In sum, we have a commission, appointed by the courts, composed largely of members and friends of the courts, reviewing the reports from previous court appointed commissions, acting to protect the image of the courts without making any substantial changes to the status quo. Rather than address the legitimate concerns of the public, they propose expansion of a corrupt and biased system. They propose window dressing and band-aid measures to re-assure the public that the court system is functioning in its best interests, while maintaining and increasing their own profitability. They ignore obvious flaws in the court system, institutionalized violations of the Judicial Code of Conduct, in order to protect the political agendas of special interest groups.
Had there been any REAL interest in reforming the courts to make them more responsive to the ideals of justice and service to the public, they would have focused more closely on the complaints of litigants. It was a cruel joke to call this a “Citizen’s Commission”. The suggestions below would have addressed some of the citizens’ concerns, but, unfortunately, they will not be found in the commission’s final report. The citizen’s voices were not heard, their concerns will not be addressed.

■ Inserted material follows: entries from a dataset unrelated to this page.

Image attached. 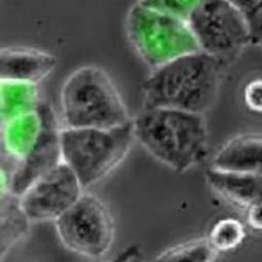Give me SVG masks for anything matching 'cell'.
<instances>
[{
    "label": "cell",
    "instance_id": "1",
    "mask_svg": "<svg viewBox=\"0 0 262 262\" xmlns=\"http://www.w3.org/2000/svg\"><path fill=\"white\" fill-rule=\"evenodd\" d=\"M225 64L198 50L150 71L142 85L143 107L204 115L215 101Z\"/></svg>",
    "mask_w": 262,
    "mask_h": 262
},
{
    "label": "cell",
    "instance_id": "2",
    "mask_svg": "<svg viewBox=\"0 0 262 262\" xmlns=\"http://www.w3.org/2000/svg\"><path fill=\"white\" fill-rule=\"evenodd\" d=\"M132 122L135 140L175 172H186L207 158L208 129L202 114L142 107Z\"/></svg>",
    "mask_w": 262,
    "mask_h": 262
},
{
    "label": "cell",
    "instance_id": "3",
    "mask_svg": "<svg viewBox=\"0 0 262 262\" xmlns=\"http://www.w3.org/2000/svg\"><path fill=\"white\" fill-rule=\"evenodd\" d=\"M60 116L66 128H112L132 121L111 76L94 64L79 67L64 80Z\"/></svg>",
    "mask_w": 262,
    "mask_h": 262
},
{
    "label": "cell",
    "instance_id": "4",
    "mask_svg": "<svg viewBox=\"0 0 262 262\" xmlns=\"http://www.w3.org/2000/svg\"><path fill=\"white\" fill-rule=\"evenodd\" d=\"M134 141L132 121L112 128L62 127V162L87 188L111 174L124 161Z\"/></svg>",
    "mask_w": 262,
    "mask_h": 262
},
{
    "label": "cell",
    "instance_id": "5",
    "mask_svg": "<svg viewBox=\"0 0 262 262\" xmlns=\"http://www.w3.org/2000/svg\"><path fill=\"white\" fill-rule=\"evenodd\" d=\"M127 40L150 70L200 50L188 21L135 2L125 19Z\"/></svg>",
    "mask_w": 262,
    "mask_h": 262
},
{
    "label": "cell",
    "instance_id": "6",
    "mask_svg": "<svg viewBox=\"0 0 262 262\" xmlns=\"http://www.w3.org/2000/svg\"><path fill=\"white\" fill-rule=\"evenodd\" d=\"M60 243L72 253L88 259H100L115 239V221L107 205L97 195L82 196L54 222Z\"/></svg>",
    "mask_w": 262,
    "mask_h": 262
},
{
    "label": "cell",
    "instance_id": "7",
    "mask_svg": "<svg viewBox=\"0 0 262 262\" xmlns=\"http://www.w3.org/2000/svg\"><path fill=\"white\" fill-rule=\"evenodd\" d=\"M187 21L200 50L225 63L251 43L244 17L229 0H202Z\"/></svg>",
    "mask_w": 262,
    "mask_h": 262
},
{
    "label": "cell",
    "instance_id": "8",
    "mask_svg": "<svg viewBox=\"0 0 262 262\" xmlns=\"http://www.w3.org/2000/svg\"><path fill=\"white\" fill-rule=\"evenodd\" d=\"M40 111L43 117L41 135L21 160L16 162L9 172L1 170V189L21 196L35 182L62 163L59 122L52 106L43 101Z\"/></svg>",
    "mask_w": 262,
    "mask_h": 262
},
{
    "label": "cell",
    "instance_id": "9",
    "mask_svg": "<svg viewBox=\"0 0 262 262\" xmlns=\"http://www.w3.org/2000/svg\"><path fill=\"white\" fill-rule=\"evenodd\" d=\"M84 189L62 162L19 196V203L31 223L54 222L82 196Z\"/></svg>",
    "mask_w": 262,
    "mask_h": 262
},
{
    "label": "cell",
    "instance_id": "10",
    "mask_svg": "<svg viewBox=\"0 0 262 262\" xmlns=\"http://www.w3.org/2000/svg\"><path fill=\"white\" fill-rule=\"evenodd\" d=\"M56 64V56L42 49L30 46L3 47L0 52V80L39 85Z\"/></svg>",
    "mask_w": 262,
    "mask_h": 262
},
{
    "label": "cell",
    "instance_id": "11",
    "mask_svg": "<svg viewBox=\"0 0 262 262\" xmlns=\"http://www.w3.org/2000/svg\"><path fill=\"white\" fill-rule=\"evenodd\" d=\"M42 129L43 117L40 107L36 112L1 122L2 159L11 163L12 168L34 147Z\"/></svg>",
    "mask_w": 262,
    "mask_h": 262
},
{
    "label": "cell",
    "instance_id": "12",
    "mask_svg": "<svg viewBox=\"0 0 262 262\" xmlns=\"http://www.w3.org/2000/svg\"><path fill=\"white\" fill-rule=\"evenodd\" d=\"M210 187L228 202L249 209L262 204V175L227 172L210 168L206 172Z\"/></svg>",
    "mask_w": 262,
    "mask_h": 262
},
{
    "label": "cell",
    "instance_id": "13",
    "mask_svg": "<svg viewBox=\"0 0 262 262\" xmlns=\"http://www.w3.org/2000/svg\"><path fill=\"white\" fill-rule=\"evenodd\" d=\"M212 168L262 175V136L249 134L230 139L214 156Z\"/></svg>",
    "mask_w": 262,
    "mask_h": 262
},
{
    "label": "cell",
    "instance_id": "14",
    "mask_svg": "<svg viewBox=\"0 0 262 262\" xmlns=\"http://www.w3.org/2000/svg\"><path fill=\"white\" fill-rule=\"evenodd\" d=\"M43 100L36 84L12 80L0 82L1 122L39 110Z\"/></svg>",
    "mask_w": 262,
    "mask_h": 262
},
{
    "label": "cell",
    "instance_id": "15",
    "mask_svg": "<svg viewBox=\"0 0 262 262\" xmlns=\"http://www.w3.org/2000/svg\"><path fill=\"white\" fill-rule=\"evenodd\" d=\"M31 221L21 209L19 198L1 189V259L28 233Z\"/></svg>",
    "mask_w": 262,
    "mask_h": 262
},
{
    "label": "cell",
    "instance_id": "16",
    "mask_svg": "<svg viewBox=\"0 0 262 262\" xmlns=\"http://www.w3.org/2000/svg\"><path fill=\"white\" fill-rule=\"evenodd\" d=\"M216 252L206 237L175 245L160 253L154 262H213Z\"/></svg>",
    "mask_w": 262,
    "mask_h": 262
},
{
    "label": "cell",
    "instance_id": "17",
    "mask_svg": "<svg viewBox=\"0 0 262 262\" xmlns=\"http://www.w3.org/2000/svg\"><path fill=\"white\" fill-rule=\"evenodd\" d=\"M244 237V226L237 219L222 218L212 225L206 239L218 254L236 248Z\"/></svg>",
    "mask_w": 262,
    "mask_h": 262
},
{
    "label": "cell",
    "instance_id": "18",
    "mask_svg": "<svg viewBox=\"0 0 262 262\" xmlns=\"http://www.w3.org/2000/svg\"><path fill=\"white\" fill-rule=\"evenodd\" d=\"M243 15L251 43L262 44V0H229Z\"/></svg>",
    "mask_w": 262,
    "mask_h": 262
},
{
    "label": "cell",
    "instance_id": "19",
    "mask_svg": "<svg viewBox=\"0 0 262 262\" xmlns=\"http://www.w3.org/2000/svg\"><path fill=\"white\" fill-rule=\"evenodd\" d=\"M136 2L151 9L187 20L202 0H137Z\"/></svg>",
    "mask_w": 262,
    "mask_h": 262
},
{
    "label": "cell",
    "instance_id": "20",
    "mask_svg": "<svg viewBox=\"0 0 262 262\" xmlns=\"http://www.w3.org/2000/svg\"><path fill=\"white\" fill-rule=\"evenodd\" d=\"M244 99L251 111L262 113V79L253 80L246 86Z\"/></svg>",
    "mask_w": 262,
    "mask_h": 262
},
{
    "label": "cell",
    "instance_id": "21",
    "mask_svg": "<svg viewBox=\"0 0 262 262\" xmlns=\"http://www.w3.org/2000/svg\"><path fill=\"white\" fill-rule=\"evenodd\" d=\"M247 214V220L251 227L262 230V204L250 207Z\"/></svg>",
    "mask_w": 262,
    "mask_h": 262
},
{
    "label": "cell",
    "instance_id": "22",
    "mask_svg": "<svg viewBox=\"0 0 262 262\" xmlns=\"http://www.w3.org/2000/svg\"><path fill=\"white\" fill-rule=\"evenodd\" d=\"M139 251H140V247L138 245H129L128 247L120 251L115 257L111 258L106 262H128L129 259Z\"/></svg>",
    "mask_w": 262,
    "mask_h": 262
},
{
    "label": "cell",
    "instance_id": "23",
    "mask_svg": "<svg viewBox=\"0 0 262 262\" xmlns=\"http://www.w3.org/2000/svg\"><path fill=\"white\" fill-rule=\"evenodd\" d=\"M128 262H146V260L143 258L141 252H137L134 256H132Z\"/></svg>",
    "mask_w": 262,
    "mask_h": 262
},
{
    "label": "cell",
    "instance_id": "24",
    "mask_svg": "<svg viewBox=\"0 0 262 262\" xmlns=\"http://www.w3.org/2000/svg\"><path fill=\"white\" fill-rule=\"evenodd\" d=\"M261 46H262V44H261Z\"/></svg>",
    "mask_w": 262,
    "mask_h": 262
}]
</instances>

RECOMMENDATIONS OF THE MINORITY
#1: There should be a rebuttable presumption, operative from the first appearance, that shared custody is in the best interests of the children following a divorce, and that both parents deserve equal consideration from the courts. The court should actively promote shared custody in keeping with that presumption. In any case where shared custody is NOT ordered, the decision must be defended by written findings of fact.
#2: The courts should support a change in the child support guidelines, from an “income shares” method of calculation, to a “cost shares” method, including a calculation of actual parenting time spent with the children.

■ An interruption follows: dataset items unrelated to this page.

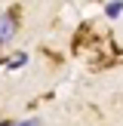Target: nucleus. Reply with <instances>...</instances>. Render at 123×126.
I'll return each mask as SVG.
<instances>
[{
	"instance_id": "5",
	"label": "nucleus",
	"mask_w": 123,
	"mask_h": 126,
	"mask_svg": "<svg viewBox=\"0 0 123 126\" xmlns=\"http://www.w3.org/2000/svg\"><path fill=\"white\" fill-rule=\"evenodd\" d=\"M0 126H12V120H3V123H0Z\"/></svg>"
},
{
	"instance_id": "3",
	"label": "nucleus",
	"mask_w": 123,
	"mask_h": 126,
	"mask_svg": "<svg viewBox=\"0 0 123 126\" xmlns=\"http://www.w3.org/2000/svg\"><path fill=\"white\" fill-rule=\"evenodd\" d=\"M25 62H28V52H15V55L9 59V68H22Z\"/></svg>"
},
{
	"instance_id": "2",
	"label": "nucleus",
	"mask_w": 123,
	"mask_h": 126,
	"mask_svg": "<svg viewBox=\"0 0 123 126\" xmlns=\"http://www.w3.org/2000/svg\"><path fill=\"white\" fill-rule=\"evenodd\" d=\"M120 12H123V3H120V0H111V3L105 6V16H108V18H120Z\"/></svg>"
},
{
	"instance_id": "1",
	"label": "nucleus",
	"mask_w": 123,
	"mask_h": 126,
	"mask_svg": "<svg viewBox=\"0 0 123 126\" xmlns=\"http://www.w3.org/2000/svg\"><path fill=\"white\" fill-rule=\"evenodd\" d=\"M12 34H15V18H12V12H3L0 16V43H9Z\"/></svg>"
},
{
	"instance_id": "4",
	"label": "nucleus",
	"mask_w": 123,
	"mask_h": 126,
	"mask_svg": "<svg viewBox=\"0 0 123 126\" xmlns=\"http://www.w3.org/2000/svg\"><path fill=\"white\" fill-rule=\"evenodd\" d=\"M12 126H43V123H40V117H28V120H15Z\"/></svg>"
}]
</instances>
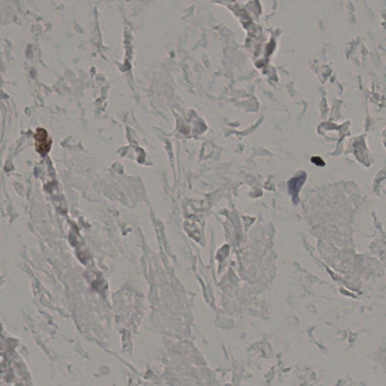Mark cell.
<instances>
[{
  "instance_id": "1",
  "label": "cell",
  "mask_w": 386,
  "mask_h": 386,
  "mask_svg": "<svg viewBox=\"0 0 386 386\" xmlns=\"http://www.w3.org/2000/svg\"><path fill=\"white\" fill-rule=\"evenodd\" d=\"M36 149L39 154L45 155L50 150L52 140L48 132L43 128H38L35 134Z\"/></svg>"
},
{
  "instance_id": "2",
  "label": "cell",
  "mask_w": 386,
  "mask_h": 386,
  "mask_svg": "<svg viewBox=\"0 0 386 386\" xmlns=\"http://www.w3.org/2000/svg\"><path fill=\"white\" fill-rule=\"evenodd\" d=\"M306 180V174H302L300 176L293 177L291 180H290L288 183V188H289V193L291 194L293 196V200L296 199V198L298 197V193L300 192V188L303 186Z\"/></svg>"
},
{
  "instance_id": "3",
  "label": "cell",
  "mask_w": 386,
  "mask_h": 386,
  "mask_svg": "<svg viewBox=\"0 0 386 386\" xmlns=\"http://www.w3.org/2000/svg\"><path fill=\"white\" fill-rule=\"evenodd\" d=\"M311 162L315 164V165H318V166H324V165H325V162H324L323 160L321 159L320 157H313V158H311Z\"/></svg>"
}]
</instances>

#3: The court should renounce the “Cooperative Agreement” which provides for payments to the court from the child support collection agency, and promotes the abuse of support orders to enhance state and court revenues.
#4: The court should support and promote a Constitutional amendment to remove the Committee on Judicial Conduct from the authority of the courts.
#5: Programs providing for mediation, cooperative formulation of parenting plans, and child impact seminars should be required to provide information that is balanced and unbiased. Such programs should be made mandatory, allowing for exceptions only in cases where substantive evidence can show that an exception is warranted. Every exception must be noted in written findings of fact.
#6: Training of court personnel on the issue of domestic violence should present a balanced perspective, free of gender bias, and based on verifiable facts.